After that he stood in a balcony for half an hour looking at the emerging faint stars and thinking. Nivram was the only person in the City of Von, to whom he spoke. Bill understood Nivram completely (because he had created him) and Nivram, in some aspects, understood Bill. Now there was no close soul in the whole Universe (if such existed). Bill looked down at the shaking irritably Hyde. Now it was time to fulfill his (and Hyde’s too) dream, Bill decided and left the empty flat.

“Here we go” – said Bill dismantling the silly antenna over Hyde’s barrel and getting into the pilot’s chair.

“At last!” – said the truck, lowered his gun and moved it from side to side in order to knock all the sham scientific equipment off his back. He pointed his gun to a random flat on the third floor of the next building.

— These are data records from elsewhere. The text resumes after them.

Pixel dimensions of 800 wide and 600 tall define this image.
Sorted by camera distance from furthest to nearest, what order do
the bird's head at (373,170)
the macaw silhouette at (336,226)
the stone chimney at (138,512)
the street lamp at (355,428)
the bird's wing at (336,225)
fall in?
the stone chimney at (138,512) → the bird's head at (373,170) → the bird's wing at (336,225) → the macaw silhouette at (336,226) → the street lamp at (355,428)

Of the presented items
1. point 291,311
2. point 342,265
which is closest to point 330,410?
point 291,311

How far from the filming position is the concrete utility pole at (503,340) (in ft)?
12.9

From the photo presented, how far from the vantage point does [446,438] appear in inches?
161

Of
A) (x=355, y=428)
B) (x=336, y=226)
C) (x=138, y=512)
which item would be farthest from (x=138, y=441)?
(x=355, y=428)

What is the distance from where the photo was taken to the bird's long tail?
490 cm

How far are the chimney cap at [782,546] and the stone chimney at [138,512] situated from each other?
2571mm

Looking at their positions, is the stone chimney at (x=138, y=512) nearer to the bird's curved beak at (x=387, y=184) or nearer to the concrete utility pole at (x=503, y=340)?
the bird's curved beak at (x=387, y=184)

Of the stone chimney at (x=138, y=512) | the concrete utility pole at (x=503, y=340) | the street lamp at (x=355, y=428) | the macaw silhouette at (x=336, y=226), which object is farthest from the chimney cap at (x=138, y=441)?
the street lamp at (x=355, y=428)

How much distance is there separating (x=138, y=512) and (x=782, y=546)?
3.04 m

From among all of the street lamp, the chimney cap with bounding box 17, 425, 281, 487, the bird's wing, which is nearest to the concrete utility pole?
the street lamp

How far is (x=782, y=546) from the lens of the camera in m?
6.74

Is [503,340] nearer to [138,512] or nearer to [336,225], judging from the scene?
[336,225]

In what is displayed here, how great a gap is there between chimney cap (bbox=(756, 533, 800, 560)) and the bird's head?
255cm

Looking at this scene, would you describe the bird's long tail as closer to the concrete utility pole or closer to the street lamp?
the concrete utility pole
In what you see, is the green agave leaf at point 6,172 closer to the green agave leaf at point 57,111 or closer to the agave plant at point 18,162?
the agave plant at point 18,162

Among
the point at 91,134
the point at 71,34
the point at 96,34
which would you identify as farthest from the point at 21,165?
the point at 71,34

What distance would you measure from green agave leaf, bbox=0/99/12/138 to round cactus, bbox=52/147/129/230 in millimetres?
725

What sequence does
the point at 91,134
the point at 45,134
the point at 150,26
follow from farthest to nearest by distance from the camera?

There was an awful moment of silence. Then fire emerged from the barrel and an explosion thundered through the quiet yard. Glasses in many windows crashed and alarm signals rang fiercely in all cars in the district. A woman shrieked somewhere. The dense black smoke was pouring from the place where the flat was. A terrible, irreparable thing happened – a murder.

“The cannon is serviceable and works normally” – said Hyde maliciously.

“A nice shot” – praised him Bill.

For a while they were roaming aimlessly through the City, shooting at random targets and creating a mad chaos after them. Destroying the City gave terrible pleasure to both Bill and Hyde, but they were already been chased by soldiers of the Security Department.

“Look!” – said Bill pointing at the six-wheeled black Lambo. It was the most beautiful and the most expensive car the whole City, if not in the whole world. Passenger Bill has been always dreaming about it, but he never had enough money even for 1/1000 of the car’s price. After few seconds the six-wheeled black Lambo was only a heap of burning wreckage.

“Yeah!” – exclaimed Bill and steered Hyde in the direction of the Forest. They have had enough fun, now it was time to fulfill their purpose.

After few minutes of a crazy race and several destroyed Department’s cars they were near the Wall. Hyde made two shots and a crack in the Wall appeared wide enough for him to pass. Deep satisfaction went through him – he has done a thing for which he was created.

Bill and Hyde, the man and the machine, were beyond the Wall now driving towards the black heart of night. Bill was laughing crazily.

“Freedom!” – screamed his soul in elation.

Suddenly a missile shot by a Security Department’s aircraft overtook the truck. The heavy explosion broke age-old oaks to chips.

 

Since then nobody in the City of Von heard anything about Bill Myrmer more known as Passenger Bill.